──────── RECORDS SUPPLIED ────────

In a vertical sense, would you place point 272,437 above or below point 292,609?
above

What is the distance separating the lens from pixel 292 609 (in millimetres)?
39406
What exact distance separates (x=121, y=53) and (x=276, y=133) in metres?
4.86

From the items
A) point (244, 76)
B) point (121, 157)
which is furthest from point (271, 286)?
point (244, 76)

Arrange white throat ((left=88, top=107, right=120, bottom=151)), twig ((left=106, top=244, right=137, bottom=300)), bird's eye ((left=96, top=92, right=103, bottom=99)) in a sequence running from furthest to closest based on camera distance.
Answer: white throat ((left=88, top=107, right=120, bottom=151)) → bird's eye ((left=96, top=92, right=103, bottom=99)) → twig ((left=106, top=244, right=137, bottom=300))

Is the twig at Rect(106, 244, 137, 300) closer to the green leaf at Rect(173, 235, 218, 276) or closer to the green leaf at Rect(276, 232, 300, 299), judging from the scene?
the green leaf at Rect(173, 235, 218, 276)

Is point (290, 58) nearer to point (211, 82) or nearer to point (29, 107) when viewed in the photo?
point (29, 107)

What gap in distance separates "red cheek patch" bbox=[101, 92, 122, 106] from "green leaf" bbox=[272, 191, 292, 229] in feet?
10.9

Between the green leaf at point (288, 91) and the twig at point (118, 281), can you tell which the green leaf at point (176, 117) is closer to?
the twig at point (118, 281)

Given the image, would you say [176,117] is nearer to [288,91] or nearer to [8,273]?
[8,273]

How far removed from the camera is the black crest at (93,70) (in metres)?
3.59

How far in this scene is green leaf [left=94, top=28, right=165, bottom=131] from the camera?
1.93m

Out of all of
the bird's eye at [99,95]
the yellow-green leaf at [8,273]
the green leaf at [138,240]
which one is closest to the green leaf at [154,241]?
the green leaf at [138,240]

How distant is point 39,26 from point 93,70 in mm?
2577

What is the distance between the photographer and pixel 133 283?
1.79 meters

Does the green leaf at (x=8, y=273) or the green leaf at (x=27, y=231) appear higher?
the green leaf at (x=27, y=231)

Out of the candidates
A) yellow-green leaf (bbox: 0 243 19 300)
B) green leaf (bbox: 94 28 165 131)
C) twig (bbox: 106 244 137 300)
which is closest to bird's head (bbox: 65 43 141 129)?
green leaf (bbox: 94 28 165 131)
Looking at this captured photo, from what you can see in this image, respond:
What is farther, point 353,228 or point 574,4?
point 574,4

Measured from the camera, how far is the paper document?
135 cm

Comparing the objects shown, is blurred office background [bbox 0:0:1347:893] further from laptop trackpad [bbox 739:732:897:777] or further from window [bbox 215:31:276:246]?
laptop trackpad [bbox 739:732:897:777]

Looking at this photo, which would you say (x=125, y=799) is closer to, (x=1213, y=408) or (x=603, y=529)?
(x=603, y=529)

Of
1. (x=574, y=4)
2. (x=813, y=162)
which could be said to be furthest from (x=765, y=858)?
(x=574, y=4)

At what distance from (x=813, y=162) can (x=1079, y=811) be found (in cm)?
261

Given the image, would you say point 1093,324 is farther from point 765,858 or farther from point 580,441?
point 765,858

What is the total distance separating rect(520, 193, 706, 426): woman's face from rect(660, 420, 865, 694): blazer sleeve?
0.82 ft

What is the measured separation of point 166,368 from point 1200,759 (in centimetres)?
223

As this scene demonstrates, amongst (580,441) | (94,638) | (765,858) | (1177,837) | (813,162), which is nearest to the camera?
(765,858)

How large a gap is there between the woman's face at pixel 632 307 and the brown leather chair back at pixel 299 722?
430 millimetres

────────

» EXERCISE REQUIREMENTS: Edit the material above so that every "camera" becomes "lens", leaving everything else unchanged.

» SOLUTION BELOW:
In a vertical sense, would you place point 272,437 above or below point 292,609?
above

What is the distance separating the lens from pixel 292 609 (in millimetres)?
39406
What exact distance separates (x=121, y=53) and (x=276, y=133) in metres?
4.86

From the items
A) point (244, 76)
B) point (121, 157)
which is furthest from point (271, 286)?
point (244, 76)

Arrange white throat ((left=88, top=107, right=120, bottom=151)), twig ((left=106, top=244, right=137, bottom=300)), bird's eye ((left=96, top=92, right=103, bottom=99)) in a sequence running from furthest to closest based on lens distance.
Answer: white throat ((left=88, top=107, right=120, bottom=151)) → bird's eye ((left=96, top=92, right=103, bottom=99)) → twig ((left=106, top=244, right=137, bottom=300))

Is the twig at Rect(106, 244, 137, 300) closer to the green leaf at Rect(173, 235, 218, 276) or closer to the green leaf at Rect(276, 232, 300, 299), judging from the scene?
the green leaf at Rect(173, 235, 218, 276)

Is point (290, 58) nearer to point (211, 82) or nearer to point (29, 107) when viewed in the photo?
point (29, 107)

What gap in distance separates "red cheek patch" bbox=[101, 92, 122, 106] from "green leaf" bbox=[272, 191, 292, 229] in feet?
10.9

Between the green leaf at point (288, 91) and the twig at point (118, 281), can you tell which the green leaf at point (176, 117) is closer to?
the twig at point (118, 281)

Given the image, would you say [176,117] is nearer to [288,91] or nearer to [8,273]?
[8,273]

How far removed from the lens is the black crest at (93,70) (in metres)?
3.59

How far in this scene is green leaf [left=94, top=28, right=165, bottom=131] from the lens?
1.93m

Out of all of
the bird's eye at [99,95]
the yellow-green leaf at [8,273]
the green leaf at [138,240]
which one is closest to the green leaf at [154,241]?
the green leaf at [138,240]

How distant is point 39,26 from point 93,70 in mm?
2577

What is the distance between the photographer and pixel 133 283?
1.79 meters

Does the green leaf at (x=8, y=273) or the green leaf at (x=27, y=231) appear higher?
the green leaf at (x=27, y=231)

Out of the candidates
A) yellow-green leaf (bbox: 0 243 19 300)
B) green leaf (bbox: 94 28 165 131)
C) twig (bbox: 106 244 137 300)
which is closest to bird's head (bbox: 65 43 141 129)?
green leaf (bbox: 94 28 165 131)
Looking at this captured photo, from what you can see in this image, respond:
What is farther, point 353,228 or point 574,4?
point 574,4

Measured from the lens, how far is the paper document?
135 cm

Comparing the objects shown, is blurred office background [bbox 0:0:1347:893] further from laptop trackpad [bbox 739:732:897:777] or further from window [bbox 215:31:276:246]?
laptop trackpad [bbox 739:732:897:777]

Looking at this photo, which would you say (x=125, y=799) is closer to, (x=1213, y=408) or (x=603, y=529)?
(x=603, y=529)

Of
1. (x=574, y=4)
2. (x=813, y=162)
which could be said to be furthest from (x=765, y=858)?
(x=574, y=4)

At what distance from (x=813, y=162) can (x=1079, y=811) be found (in cm)?
261

Given the image, would you say point 1093,324 is farther from point 765,858 or farther from point 580,441?
point 765,858

What is the total distance separating rect(520, 193, 706, 426): woman's face from rect(660, 420, 865, 694): blazer sleeve?
0.82 ft

What is the measured separation of point 166,368 from point 1200,759 (in centimetres)?
223

As this scene demonstrates, amongst (580,441) | (94,638) | (765,858) | (1177,837) | (813,162), which is nearest to the lens?
(765,858)

How large a gap is there between the woman's face at pixel 632 307 and the brown leather chair back at pixel 299 722?
430 millimetres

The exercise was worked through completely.